JOHN DICKINSON TO JQ

    20 June 1774496

    Fairhill June 20th 1774

    Dear Sir

    I sincerely thank you for your kind Letter and the present attending this, without flattery, I think highly valuable; and it gives Me inexpressible Pleasure to find Myself addressed in so friendly a manner, by a Gentleman I so heartily wish to call a Friend.

    As far as I have been able to collect the sense of the Colonies, they are very unanimous in the Measure You mention of a Congress. You and your worthy fellow sufferers would receive a Glimpse of Joy amidst your Distress to know, with what sympathy, the Inhabitants of this province consider your Case. What never happened before, has happened now. The Country people have so exact a knowledge of Facts, and of the Consequences attending a surrender of the Points now in Question, that they are if possible, more zealous than the Citizens who lye in the direct Line of Information. Doubt not, that every thing bears a most favorable aspect. Nothing can possibly throw Us into a pernicious Confusion, but one Colony’s breaking the Line of Opposition, by advancing too hastily before the rest. The one that dares to betray the Common Cause by rushing forwards, contrary to the Maxims of Discipline established by Common Sense and Experience of Ages, will inevitably and utterly perish.

● ● ●

→ **WHAT IS EXPECTED**:
Using the letter, answer:
(a) From what place is the letter dated?
(b) In what measure does the writer find the Colonies very unanimous?
(c) Which group does the writer call possibly more zealous than the citizens?
The data that follow have no connection to the letter.

● ● ●

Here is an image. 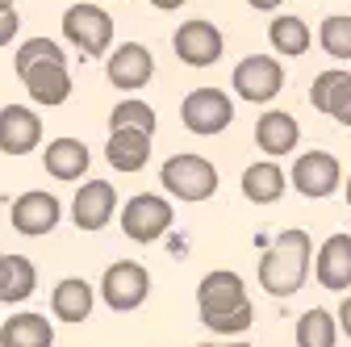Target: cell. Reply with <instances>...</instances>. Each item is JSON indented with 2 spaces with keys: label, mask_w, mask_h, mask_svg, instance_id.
<instances>
[{
  "label": "cell",
  "mask_w": 351,
  "mask_h": 347,
  "mask_svg": "<svg viewBox=\"0 0 351 347\" xmlns=\"http://www.w3.org/2000/svg\"><path fill=\"white\" fill-rule=\"evenodd\" d=\"M197 310H201L205 331L222 335V339H234V335H243L255 322V306H251V297H247V285L230 268H213V272L201 276V285H197Z\"/></svg>",
  "instance_id": "cell-1"
},
{
  "label": "cell",
  "mask_w": 351,
  "mask_h": 347,
  "mask_svg": "<svg viewBox=\"0 0 351 347\" xmlns=\"http://www.w3.org/2000/svg\"><path fill=\"white\" fill-rule=\"evenodd\" d=\"M13 71L17 80L25 84V93L34 105H63L71 97V71H67V55L59 42L51 38H29L17 47V59H13Z\"/></svg>",
  "instance_id": "cell-2"
},
{
  "label": "cell",
  "mask_w": 351,
  "mask_h": 347,
  "mask_svg": "<svg viewBox=\"0 0 351 347\" xmlns=\"http://www.w3.org/2000/svg\"><path fill=\"white\" fill-rule=\"evenodd\" d=\"M310 255L314 239L305 230H280L276 243L259 255V285L272 297H293L310 280Z\"/></svg>",
  "instance_id": "cell-3"
},
{
  "label": "cell",
  "mask_w": 351,
  "mask_h": 347,
  "mask_svg": "<svg viewBox=\"0 0 351 347\" xmlns=\"http://www.w3.org/2000/svg\"><path fill=\"white\" fill-rule=\"evenodd\" d=\"M159 180L167 189V197L176 201H209L217 193V167L205 159V155H193V151H180V155H171L159 171Z\"/></svg>",
  "instance_id": "cell-4"
},
{
  "label": "cell",
  "mask_w": 351,
  "mask_h": 347,
  "mask_svg": "<svg viewBox=\"0 0 351 347\" xmlns=\"http://www.w3.org/2000/svg\"><path fill=\"white\" fill-rule=\"evenodd\" d=\"M63 38L84 59H105L113 47V17L101 5H71L63 13Z\"/></svg>",
  "instance_id": "cell-5"
},
{
  "label": "cell",
  "mask_w": 351,
  "mask_h": 347,
  "mask_svg": "<svg viewBox=\"0 0 351 347\" xmlns=\"http://www.w3.org/2000/svg\"><path fill=\"white\" fill-rule=\"evenodd\" d=\"M171 222H176V209L159 193H138L121 205V235L130 243H155L171 230Z\"/></svg>",
  "instance_id": "cell-6"
},
{
  "label": "cell",
  "mask_w": 351,
  "mask_h": 347,
  "mask_svg": "<svg viewBox=\"0 0 351 347\" xmlns=\"http://www.w3.org/2000/svg\"><path fill=\"white\" fill-rule=\"evenodd\" d=\"M180 121L189 134H201V139H213L230 130L234 121V101L222 93V88H193L184 101H180Z\"/></svg>",
  "instance_id": "cell-7"
},
{
  "label": "cell",
  "mask_w": 351,
  "mask_h": 347,
  "mask_svg": "<svg viewBox=\"0 0 351 347\" xmlns=\"http://www.w3.org/2000/svg\"><path fill=\"white\" fill-rule=\"evenodd\" d=\"M285 80H289V75H285L280 59H272V55H247V59H239V67L230 71L234 97H243L247 105H268L272 97H280Z\"/></svg>",
  "instance_id": "cell-8"
},
{
  "label": "cell",
  "mask_w": 351,
  "mask_h": 347,
  "mask_svg": "<svg viewBox=\"0 0 351 347\" xmlns=\"http://www.w3.org/2000/svg\"><path fill=\"white\" fill-rule=\"evenodd\" d=\"M147 293H151V272L138 264V259H117V264H109L105 276H101V297L117 314L138 310L147 301Z\"/></svg>",
  "instance_id": "cell-9"
},
{
  "label": "cell",
  "mask_w": 351,
  "mask_h": 347,
  "mask_svg": "<svg viewBox=\"0 0 351 347\" xmlns=\"http://www.w3.org/2000/svg\"><path fill=\"white\" fill-rule=\"evenodd\" d=\"M171 51L189 67H213L217 59H222V51H226V38H222V29H217L213 21L193 17V21H184L171 34Z\"/></svg>",
  "instance_id": "cell-10"
},
{
  "label": "cell",
  "mask_w": 351,
  "mask_h": 347,
  "mask_svg": "<svg viewBox=\"0 0 351 347\" xmlns=\"http://www.w3.org/2000/svg\"><path fill=\"white\" fill-rule=\"evenodd\" d=\"M289 180H293V189H297L301 197L322 201V197L339 193V184H343V167H339V159H335L330 151H305V155H297V163H293V171H289Z\"/></svg>",
  "instance_id": "cell-11"
},
{
  "label": "cell",
  "mask_w": 351,
  "mask_h": 347,
  "mask_svg": "<svg viewBox=\"0 0 351 347\" xmlns=\"http://www.w3.org/2000/svg\"><path fill=\"white\" fill-rule=\"evenodd\" d=\"M105 75H109L113 88L138 93L155 75V59H151V51L143 42H121V47H109V55H105Z\"/></svg>",
  "instance_id": "cell-12"
},
{
  "label": "cell",
  "mask_w": 351,
  "mask_h": 347,
  "mask_svg": "<svg viewBox=\"0 0 351 347\" xmlns=\"http://www.w3.org/2000/svg\"><path fill=\"white\" fill-rule=\"evenodd\" d=\"M9 218H13V230H17V235H29V239H38V235H51V230L59 226V218H63V205H59L51 193L29 189V193H21V197L9 205Z\"/></svg>",
  "instance_id": "cell-13"
},
{
  "label": "cell",
  "mask_w": 351,
  "mask_h": 347,
  "mask_svg": "<svg viewBox=\"0 0 351 347\" xmlns=\"http://www.w3.org/2000/svg\"><path fill=\"white\" fill-rule=\"evenodd\" d=\"M113 209H117V193L109 180H84L75 189V201H71V222L80 230H105L113 222Z\"/></svg>",
  "instance_id": "cell-14"
},
{
  "label": "cell",
  "mask_w": 351,
  "mask_h": 347,
  "mask_svg": "<svg viewBox=\"0 0 351 347\" xmlns=\"http://www.w3.org/2000/svg\"><path fill=\"white\" fill-rule=\"evenodd\" d=\"M42 143V117L29 105H5L0 109V151L5 155H29Z\"/></svg>",
  "instance_id": "cell-15"
},
{
  "label": "cell",
  "mask_w": 351,
  "mask_h": 347,
  "mask_svg": "<svg viewBox=\"0 0 351 347\" xmlns=\"http://www.w3.org/2000/svg\"><path fill=\"white\" fill-rule=\"evenodd\" d=\"M310 105L339 125H351V71H318L310 84Z\"/></svg>",
  "instance_id": "cell-16"
},
{
  "label": "cell",
  "mask_w": 351,
  "mask_h": 347,
  "mask_svg": "<svg viewBox=\"0 0 351 347\" xmlns=\"http://www.w3.org/2000/svg\"><path fill=\"white\" fill-rule=\"evenodd\" d=\"M314 276H318V285L330 289V293H347V289H351V235H330V239L318 247Z\"/></svg>",
  "instance_id": "cell-17"
},
{
  "label": "cell",
  "mask_w": 351,
  "mask_h": 347,
  "mask_svg": "<svg viewBox=\"0 0 351 347\" xmlns=\"http://www.w3.org/2000/svg\"><path fill=\"white\" fill-rule=\"evenodd\" d=\"M297 139H301V125H297V117L285 113V109H268V113L255 121V147H259L263 155H272V159L297 151Z\"/></svg>",
  "instance_id": "cell-18"
},
{
  "label": "cell",
  "mask_w": 351,
  "mask_h": 347,
  "mask_svg": "<svg viewBox=\"0 0 351 347\" xmlns=\"http://www.w3.org/2000/svg\"><path fill=\"white\" fill-rule=\"evenodd\" d=\"M151 139L147 130H109V143H105V159L113 171H143L151 159Z\"/></svg>",
  "instance_id": "cell-19"
},
{
  "label": "cell",
  "mask_w": 351,
  "mask_h": 347,
  "mask_svg": "<svg viewBox=\"0 0 351 347\" xmlns=\"http://www.w3.org/2000/svg\"><path fill=\"white\" fill-rule=\"evenodd\" d=\"M93 301H97V293H93V285H88L84 276H63V280L51 289V314H55L59 322L80 326L88 314H93Z\"/></svg>",
  "instance_id": "cell-20"
},
{
  "label": "cell",
  "mask_w": 351,
  "mask_h": 347,
  "mask_svg": "<svg viewBox=\"0 0 351 347\" xmlns=\"http://www.w3.org/2000/svg\"><path fill=\"white\" fill-rule=\"evenodd\" d=\"M38 289V268L29 255H0V306H21Z\"/></svg>",
  "instance_id": "cell-21"
},
{
  "label": "cell",
  "mask_w": 351,
  "mask_h": 347,
  "mask_svg": "<svg viewBox=\"0 0 351 347\" xmlns=\"http://www.w3.org/2000/svg\"><path fill=\"white\" fill-rule=\"evenodd\" d=\"M0 347H55V326L34 310H17L0 326Z\"/></svg>",
  "instance_id": "cell-22"
},
{
  "label": "cell",
  "mask_w": 351,
  "mask_h": 347,
  "mask_svg": "<svg viewBox=\"0 0 351 347\" xmlns=\"http://www.w3.org/2000/svg\"><path fill=\"white\" fill-rule=\"evenodd\" d=\"M285 189H289V176L280 171V163H272V159H259V163H251V167L243 171V197L255 201V205L280 201Z\"/></svg>",
  "instance_id": "cell-23"
},
{
  "label": "cell",
  "mask_w": 351,
  "mask_h": 347,
  "mask_svg": "<svg viewBox=\"0 0 351 347\" xmlns=\"http://www.w3.org/2000/svg\"><path fill=\"white\" fill-rule=\"evenodd\" d=\"M42 163H47V171L55 180H80L88 171V163H93V155H88V147L80 139H55V143H47Z\"/></svg>",
  "instance_id": "cell-24"
},
{
  "label": "cell",
  "mask_w": 351,
  "mask_h": 347,
  "mask_svg": "<svg viewBox=\"0 0 351 347\" xmlns=\"http://www.w3.org/2000/svg\"><path fill=\"white\" fill-rule=\"evenodd\" d=\"M268 42H272V51H276V55H285V59H297V55H305V51H310L314 34H310V25H305L301 17H293V13H280V17H272V25H268Z\"/></svg>",
  "instance_id": "cell-25"
},
{
  "label": "cell",
  "mask_w": 351,
  "mask_h": 347,
  "mask_svg": "<svg viewBox=\"0 0 351 347\" xmlns=\"http://www.w3.org/2000/svg\"><path fill=\"white\" fill-rule=\"evenodd\" d=\"M339 343V322L330 310H305L297 318V347H335Z\"/></svg>",
  "instance_id": "cell-26"
},
{
  "label": "cell",
  "mask_w": 351,
  "mask_h": 347,
  "mask_svg": "<svg viewBox=\"0 0 351 347\" xmlns=\"http://www.w3.org/2000/svg\"><path fill=\"white\" fill-rule=\"evenodd\" d=\"M318 42H322V51L330 59H351V17L347 13H330L322 25H318Z\"/></svg>",
  "instance_id": "cell-27"
},
{
  "label": "cell",
  "mask_w": 351,
  "mask_h": 347,
  "mask_svg": "<svg viewBox=\"0 0 351 347\" xmlns=\"http://www.w3.org/2000/svg\"><path fill=\"white\" fill-rule=\"evenodd\" d=\"M155 109L147 105V101H138V97H130V101H121L113 113H109V130H147V134H155Z\"/></svg>",
  "instance_id": "cell-28"
},
{
  "label": "cell",
  "mask_w": 351,
  "mask_h": 347,
  "mask_svg": "<svg viewBox=\"0 0 351 347\" xmlns=\"http://www.w3.org/2000/svg\"><path fill=\"white\" fill-rule=\"evenodd\" d=\"M17 29H21L17 9H13V5H9V9H0V47H9V42L17 38Z\"/></svg>",
  "instance_id": "cell-29"
},
{
  "label": "cell",
  "mask_w": 351,
  "mask_h": 347,
  "mask_svg": "<svg viewBox=\"0 0 351 347\" xmlns=\"http://www.w3.org/2000/svg\"><path fill=\"white\" fill-rule=\"evenodd\" d=\"M335 322H339V326L347 331V339H351V297H347L343 306H339V318H335Z\"/></svg>",
  "instance_id": "cell-30"
},
{
  "label": "cell",
  "mask_w": 351,
  "mask_h": 347,
  "mask_svg": "<svg viewBox=\"0 0 351 347\" xmlns=\"http://www.w3.org/2000/svg\"><path fill=\"white\" fill-rule=\"evenodd\" d=\"M280 5H285V0H251V9H259V13H272Z\"/></svg>",
  "instance_id": "cell-31"
},
{
  "label": "cell",
  "mask_w": 351,
  "mask_h": 347,
  "mask_svg": "<svg viewBox=\"0 0 351 347\" xmlns=\"http://www.w3.org/2000/svg\"><path fill=\"white\" fill-rule=\"evenodd\" d=\"M151 5H155V9H163V13H167V9H180V5H184V0H151Z\"/></svg>",
  "instance_id": "cell-32"
},
{
  "label": "cell",
  "mask_w": 351,
  "mask_h": 347,
  "mask_svg": "<svg viewBox=\"0 0 351 347\" xmlns=\"http://www.w3.org/2000/svg\"><path fill=\"white\" fill-rule=\"evenodd\" d=\"M197 347H251V343H239L234 339V343H197Z\"/></svg>",
  "instance_id": "cell-33"
},
{
  "label": "cell",
  "mask_w": 351,
  "mask_h": 347,
  "mask_svg": "<svg viewBox=\"0 0 351 347\" xmlns=\"http://www.w3.org/2000/svg\"><path fill=\"white\" fill-rule=\"evenodd\" d=\"M347 205H351V176H347Z\"/></svg>",
  "instance_id": "cell-34"
},
{
  "label": "cell",
  "mask_w": 351,
  "mask_h": 347,
  "mask_svg": "<svg viewBox=\"0 0 351 347\" xmlns=\"http://www.w3.org/2000/svg\"><path fill=\"white\" fill-rule=\"evenodd\" d=\"M9 5H13V0H0V9H9Z\"/></svg>",
  "instance_id": "cell-35"
}]
</instances>
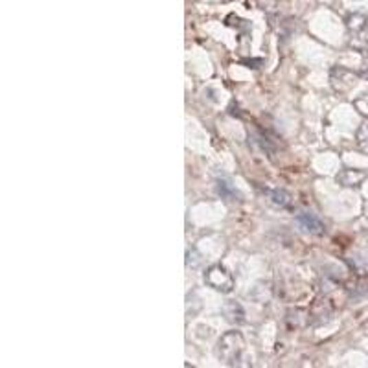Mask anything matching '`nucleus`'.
<instances>
[{
    "mask_svg": "<svg viewBox=\"0 0 368 368\" xmlns=\"http://www.w3.org/2000/svg\"><path fill=\"white\" fill-rule=\"evenodd\" d=\"M359 109H361L362 114H368V98H365V100L359 102Z\"/></svg>",
    "mask_w": 368,
    "mask_h": 368,
    "instance_id": "nucleus-1",
    "label": "nucleus"
}]
</instances>
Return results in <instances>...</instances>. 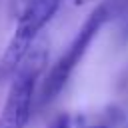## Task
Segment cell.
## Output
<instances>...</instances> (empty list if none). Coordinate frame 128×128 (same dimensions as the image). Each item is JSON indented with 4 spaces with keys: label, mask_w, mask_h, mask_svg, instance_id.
I'll return each instance as SVG.
<instances>
[{
    "label": "cell",
    "mask_w": 128,
    "mask_h": 128,
    "mask_svg": "<svg viewBox=\"0 0 128 128\" xmlns=\"http://www.w3.org/2000/svg\"><path fill=\"white\" fill-rule=\"evenodd\" d=\"M128 0H104L100 2L90 16L86 18V22L82 24V28L78 30V34L74 36V40L70 42L68 50L58 58V62L50 68V72L46 74V78L42 80L40 86V94H38V106H46L50 104L60 90L66 86L68 78L72 76L74 68L80 64V60L84 58L88 46L92 44V40L96 38V34L100 32V28L110 20V16H114Z\"/></svg>",
    "instance_id": "6da1fadb"
},
{
    "label": "cell",
    "mask_w": 128,
    "mask_h": 128,
    "mask_svg": "<svg viewBox=\"0 0 128 128\" xmlns=\"http://www.w3.org/2000/svg\"><path fill=\"white\" fill-rule=\"evenodd\" d=\"M62 0H16V30L0 58V82L10 78L44 26L58 12Z\"/></svg>",
    "instance_id": "7a4b0ae2"
},
{
    "label": "cell",
    "mask_w": 128,
    "mask_h": 128,
    "mask_svg": "<svg viewBox=\"0 0 128 128\" xmlns=\"http://www.w3.org/2000/svg\"><path fill=\"white\" fill-rule=\"evenodd\" d=\"M46 60H48L46 44L30 48V52L24 56V60L12 74V84L0 112V128H26L34 104L36 82L40 78Z\"/></svg>",
    "instance_id": "3957f363"
},
{
    "label": "cell",
    "mask_w": 128,
    "mask_h": 128,
    "mask_svg": "<svg viewBox=\"0 0 128 128\" xmlns=\"http://www.w3.org/2000/svg\"><path fill=\"white\" fill-rule=\"evenodd\" d=\"M48 128H70V116H68V114H60V116H56Z\"/></svg>",
    "instance_id": "277c9868"
},
{
    "label": "cell",
    "mask_w": 128,
    "mask_h": 128,
    "mask_svg": "<svg viewBox=\"0 0 128 128\" xmlns=\"http://www.w3.org/2000/svg\"><path fill=\"white\" fill-rule=\"evenodd\" d=\"M88 2H92V0H74L76 6H80V4H88Z\"/></svg>",
    "instance_id": "5b68a950"
},
{
    "label": "cell",
    "mask_w": 128,
    "mask_h": 128,
    "mask_svg": "<svg viewBox=\"0 0 128 128\" xmlns=\"http://www.w3.org/2000/svg\"><path fill=\"white\" fill-rule=\"evenodd\" d=\"M90 128H106V126H90Z\"/></svg>",
    "instance_id": "8992f818"
}]
</instances>
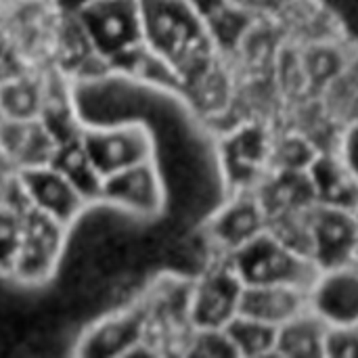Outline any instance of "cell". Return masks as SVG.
<instances>
[{"instance_id":"ac0fdd59","label":"cell","mask_w":358,"mask_h":358,"mask_svg":"<svg viewBox=\"0 0 358 358\" xmlns=\"http://www.w3.org/2000/svg\"><path fill=\"white\" fill-rule=\"evenodd\" d=\"M50 164H52L57 170H61V172L78 187V191H80L92 206L99 203L103 176H101V174L96 172V168L92 166L88 153H86L84 147H82L80 136L73 138V141H69V143L59 145Z\"/></svg>"},{"instance_id":"7402d4cb","label":"cell","mask_w":358,"mask_h":358,"mask_svg":"<svg viewBox=\"0 0 358 358\" xmlns=\"http://www.w3.org/2000/svg\"><path fill=\"white\" fill-rule=\"evenodd\" d=\"M340 34L358 50V0H317Z\"/></svg>"},{"instance_id":"2e32d148","label":"cell","mask_w":358,"mask_h":358,"mask_svg":"<svg viewBox=\"0 0 358 358\" xmlns=\"http://www.w3.org/2000/svg\"><path fill=\"white\" fill-rule=\"evenodd\" d=\"M306 172L319 203L357 210L358 174L346 159L334 153H319Z\"/></svg>"},{"instance_id":"5b68a950","label":"cell","mask_w":358,"mask_h":358,"mask_svg":"<svg viewBox=\"0 0 358 358\" xmlns=\"http://www.w3.org/2000/svg\"><path fill=\"white\" fill-rule=\"evenodd\" d=\"M69 231L71 229L31 206L23 214V239L8 279L21 287L46 285L65 258Z\"/></svg>"},{"instance_id":"8992f818","label":"cell","mask_w":358,"mask_h":358,"mask_svg":"<svg viewBox=\"0 0 358 358\" xmlns=\"http://www.w3.org/2000/svg\"><path fill=\"white\" fill-rule=\"evenodd\" d=\"M304 252L319 271L358 260V227L355 210L315 203L306 216Z\"/></svg>"},{"instance_id":"9a60e30c","label":"cell","mask_w":358,"mask_h":358,"mask_svg":"<svg viewBox=\"0 0 358 358\" xmlns=\"http://www.w3.org/2000/svg\"><path fill=\"white\" fill-rule=\"evenodd\" d=\"M310 308L308 289L298 285H245L239 315H250L281 327Z\"/></svg>"},{"instance_id":"ffe728a7","label":"cell","mask_w":358,"mask_h":358,"mask_svg":"<svg viewBox=\"0 0 358 358\" xmlns=\"http://www.w3.org/2000/svg\"><path fill=\"white\" fill-rule=\"evenodd\" d=\"M44 86L29 78H15L0 88L2 120H36L42 111Z\"/></svg>"},{"instance_id":"603a6c76","label":"cell","mask_w":358,"mask_h":358,"mask_svg":"<svg viewBox=\"0 0 358 358\" xmlns=\"http://www.w3.org/2000/svg\"><path fill=\"white\" fill-rule=\"evenodd\" d=\"M325 357L358 358V325H329Z\"/></svg>"},{"instance_id":"cb8c5ba5","label":"cell","mask_w":358,"mask_h":358,"mask_svg":"<svg viewBox=\"0 0 358 358\" xmlns=\"http://www.w3.org/2000/svg\"><path fill=\"white\" fill-rule=\"evenodd\" d=\"M59 13H76L78 8H82L84 4L88 2H94V0H50Z\"/></svg>"},{"instance_id":"4fadbf2b","label":"cell","mask_w":358,"mask_h":358,"mask_svg":"<svg viewBox=\"0 0 358 358\" xmlns=\"http://www.w3.org/2000/svg\"><path fill=\"white\" fill-rule=\"evenodd\" d=\"M308 304L327 325H358V260L319 271Z\"/></svg>"},{"instance_id":"e0dca14e","label":"cell","mask_w":358,"mask_h":358,"mask_svg":"<svg viewBox=\"0 0 358 358\" xmlns=\"http://www.w3.org/2000/svg\"><path fill=\"white\" fill-rule=\"evenodd\" d=\"M329 325L310 308L279 327L277 357L319 358L325 357V340Z\"/></svg>"},{"instance_id":"6da1fadb","label":"cell","mask_w":358,"mask_h":358,"mask_svg":"<svg viewBox=\"0 0 358 358\" xmlns=\"http://www.w3.org/2000/svg\"><path fill=\"white\" fill-rule=\"evenodd\" d=\"M147 50L176 80L193 78L214 50V38L195 0H138Z\"/></svg>"},{"instance_id":"d4e9b609","label":"cell","mask_w":358,"mask_h":358,"mask_svg":"<svg viewBox=\"0 0 358 358\" xmlns=\"http://www.w3.org/2000/svg\"><path fill=\"white\" fill-rule=\"evenodd\" d=\"M355 216H357V227H358V206H357V210H355Z\"/></svg>"},{"instance_id":"d6986e66","label":"cell","mask_w":358,"mask_h":358,"mask_svg":"<svg viewBox=\"0 0 358 358\" xmlns=\"http://www.w3.org/2000/svg\"><path fill=\"white\" fill-rule=\"evenodd\" d=\"M227 338L231 340L237 357H273L277 355L279 327L260 321L250 315H237L227 327Z\"/></svg>"},{"instance_id":"277c9868","label":"cell","mask_w":358,"mask_h":358,"mask_svg":"<svg viewBox=\"0 0 358 358\" xmlns=\"http://www.w3.org/2000/svg\"><path fill=\"white\" fill-rule=\"evenodd\" d=\"M80 141L103 178L130 166L149 162L155 153L153 134L147 124L138 120L84 124Z\"/></svg>"},{"instance_id":"3957f363","label":"cell","mask_w":358,"mask_h":358,"mask_svg":"<svg viewBox=\"0 0 358 358\" xmlns=\"http://www.w3.org/2000/svg\"><path fill=\"white\" fill-rule=\"evenodd\" d=\"M227 260L243 285H298L310 289L319 275L315 262L273 229L256 235Z\"/></svg>"},{"instance_id":"30bf717a","label":"cell","mask_w":358,"mask_h":358,"mask_svg":"<svg viewBox=\"0 0 358 358\" xmlns=\"http://www.w3.org/2000/svg\"><path fill=\"white\" fill-rule=\"evenodd\" d=\"M220 157L233 191L258 189L273 170L275 145L260 126H245L222 141Z\"/></svg>"},{"instance_id":"8fae6325","label":"cell","mask_w":358,"mask_h":358,"mask_svg":"<svg viewBox=\"0 0 358 358\" xmlns=\"http://www.w3.org/2000/svg\"><path fill=\"white\" fill-rule=\"evenodd\" d=\"M17 176L21 178L31 206L52 216L67 229L78 224L84 212L92 206L78 191V187L52 164L19 170Z\"/></svg>"},{"instance_id":"44dd1931","label":"cell","mask_w":358,"mask_h":358,"mask_svg":"<svg viewBox=\"0 0 358 358\" xmlns=\"http://www.w3.org/2000/svg\"><path fill=\"white\" fill-rule=\"evenodd\" d=\"M23 239V212L0 201V277H8Z\"/></svg>"},{"instance_id":"7c38bea8","label":"cell","mask_w":358,"mask_h":358,"mask_svg":"<svg viewBox=\"0 0 358 358\" xmlns=\"http://www.w3.org/2000/svg\"><path fill=\"white\" fill-rule=\"evenodd\" d=\"M147 308L143 298L124 304L92 323L78 338L76 352L82 357H124L145 336Z\"/></svg>"},{"instance_id":"9c48e42d","label":"cell","mask_w":358,"mask_h":358,"mask_svg":"<svg viewBox=\"0 0 358 358\" xmlns=\"http://www.w3.org/2000/svg\"><path fill=\"white\" fill-rule=\"evenodd\" d=\"M268 229V214L258 189L233 191L206 224V235L218 256L227 258Z\"/></svg>"},{"instance_id":"52a82bcc","label":"cell","mask_w":358,"mask_h":358,"mask_svg":"<svg viewBox=\"0 0 358 358\" xmlns=\"http://www.w3.org/2000/svg\"><path fill=\"white\" fill-rule=\"evenodd\" d=\"M243 281L222 256L191 283L193 329H224L241 308Z\"/></svg>"},{"instance_id":"ba28073f","label":"cell","mask_w":358,"mask_h":358,"mask_svg":"<svg viewBox=\"0 0 358 358\" xmlns=\"http://www.w3.org/2000/svg\"><path fill=\"white\" fill-rule=\"evenodd\" d=\"M99 203L134 218L157 216L166 203V187L155 159L105 176Z\"/></svg>"},{"instance_id":"7a4b0ae2","label":"cell","mask_w":358,"mask_h":358,"mask_svg":"<svg viewBox=\"0 0 358 358\" xmlns=\"http://www.w3.org/2000/svg\"><path fill=\"white\" fill-rule=\"evenodd\" d=\"M67 15L111 71H128L147 48L138 0H94Z\"/></svg>"},{"instance_id":"5bb4252c","label":"cell","mask_w":358,"mask_h":358,"mask_svg":"<svg viewBox=\"0 0 358 358\" xmlns=\"http://www.w3.org/2000/svg\"><path fill=\"white\" fill-rule=\"evenodd\" d=\"M57 147V141L40 117L0 122V155L15 168V172L50 164Z\"/></svg>"}]
</instances>
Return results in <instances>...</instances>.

● ● ●

→ **COMPLETE OUTPUT**:
(a) Fairhill
(b) A Congress
(c) The country people